Activity list.
**A)** Write out the part of the eDiscovery passage below that begins at the words "The initial phase" and stops after the words "in this situation?", copying it word for word.
**B)** Supply the next part of the eDiscovery passage below, starting right after its last sentence.

Text shown.
--

Discovery also includes exchanging information between the parties in the suit. It is focused on evidence and what evidence and witnesses they will present at trial. The discovery process is to identify, locate, preserve, secure, collect, prepare, review, and produce facts, information, and materials. Its purpose is to fulfill a request to produce documents. There is no rule for when discovery begins or ends, and it is an ongoing obligation. If at any time you come across relevant information, you need to give it to your adversary.
eDiscovery is the electronic aspect of identifying, collecting, and producing electronically stored information in response to discovery requests in a lawsuit or investigation. We refer to the content we are dealing with throughout the discovery process as electronically stored information (ESI). The goal of eDiscovery is to produce a core volume of evidence for litigation in a defensible manner.
The initial phase of litigation requires the parties in a dispute to provide each other relevant information and records, along with all other evidence related to a case. eDiscovery and legal hold obligations run from when a lawsuit is foreseeable to the time they present digital evidence in court. Attorneys do work upfront to agree with the opposition about what they will and will not include in discovery. For example, are you going to have document versions? How much effort, time, and expense will you go through to discover relevant documents? Since you are only required to produce what is reasonable, how do we define what is warranted in this situation?
Why do we have discovery? It enables the parties to know what evidence the opposition will present during the trial before it begins. It gives each side an understanding of the strengths and weaknesses of the case. And most importantly, the process is meant to be reasonable and not burdensome, meaning you only must produce what is not going to be a burdensome cost or a substantial time investment. This caveat is something I see people running the technical aspects of eDiscovery forget. If something is difficult to produce, talk to your legal team for advice.
There are several challenges with eDiscovery, especially when working with electronic files. First is the volume of information; there is just a lot of information produced in organizations today, and the rate at which we create data is not slowing down. Second, electronic data and metadata are dynamic, and electronic data is typically in an intangible form. Third, there are many different stakeholders involved, so it can be tough to coordinate with them about storing data. Fourth, the export of data can be time-consuming and sometimes takes days if not culled before export. Fifth, the explosion of social media applications adds complexity to the problem. There’s also widespread adoption of third-party apps and cloud computing, which scatters information across multiple platforms. Sixth, there’s further dispersal of this electronic information to mobile devices, employee-owned devices, and the Internet of things. Finally, there are increased concerns for privacy and data security that go along with all the preceding points.
The great news is that Advanced eDiscovery in Microsoft 365 can help you solve all these challenges. Let us discuss how, in the next section.

--

Data block.
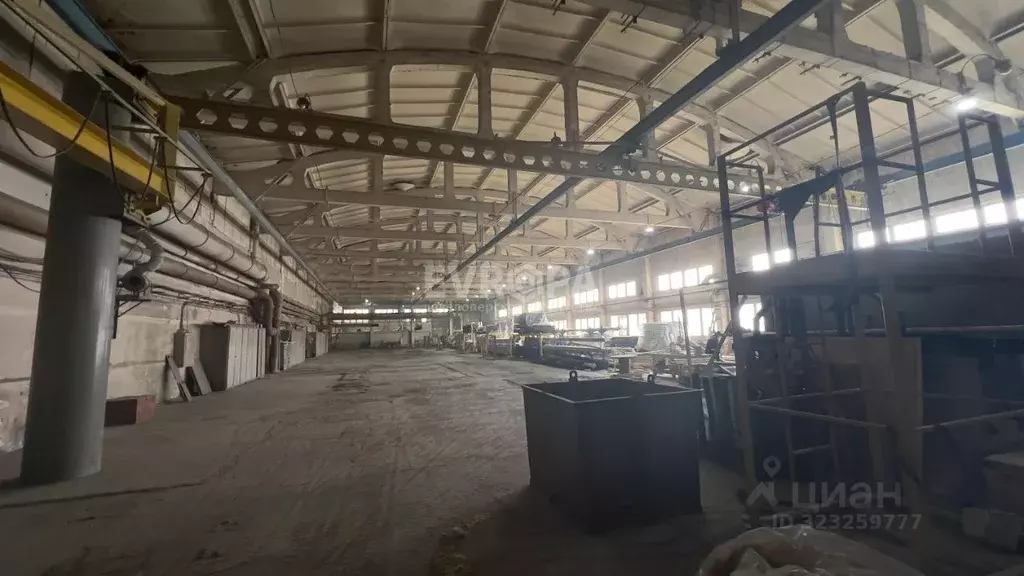 Производственное помещение в Ульяновская область, Ульяновск проезд ... - Фото 2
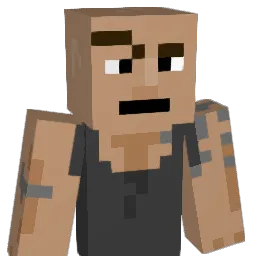 aNdrD Minecraft avatar bust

--

Replies.
**A)**
The initial phase of litigation requires the parties in a dispute to provide each other relevant information and records, along with all other evidence related to a case. eDiscovery and legal hold obligations run from when a lawsuit is foreseeable to the time they present digital evidence in court. Attorneys do work upfront to agree with the opposition about what they will and will not include in discovery. For example, are you going to have document versions? How much effort, time, and expense will you go through to discover relevant documents? Since you are only required to produce what is reasonable, how do we define what is warranted in this situation?

**B)**
The Electronic Discovery Reference Model
Before we even get into eDiscovery, you want to manage your organization’s data volume through excellent information protection and governance practices. Implementing processes like managing retention and deletion of your content reduces risk in the discovery process. Retention ensures people do not delete content prematurely, which would result in fines. Deletion reduces risk because if you can find it and it is relevant, you must produce it in discovery. It would not be enjoyable to lose a case based on information that you could have legally deleted. Deletion also reduces the volume of discoverable information, which reduces costs in the review process. We covered information governance in Chapter 8.
The next step in the EDRM is the processing stage. In the processing stage, we try to convert electronically stored information into forms suitable for reviewing and analyzing the data for this case. For example, in Microsoft 365, Advanced eDiscovery breaks apart emails into the message and any attachments. This way, we can search for each of them. Processing also conducts more in-depth indexing of locations on hold to search on all the metadata. Finally, Microsoft 365 Advanced eDiscovery will attempt to process and reindex any partially indexed or unindexed items and provides a report for anything unsuccessful in the Processing tab.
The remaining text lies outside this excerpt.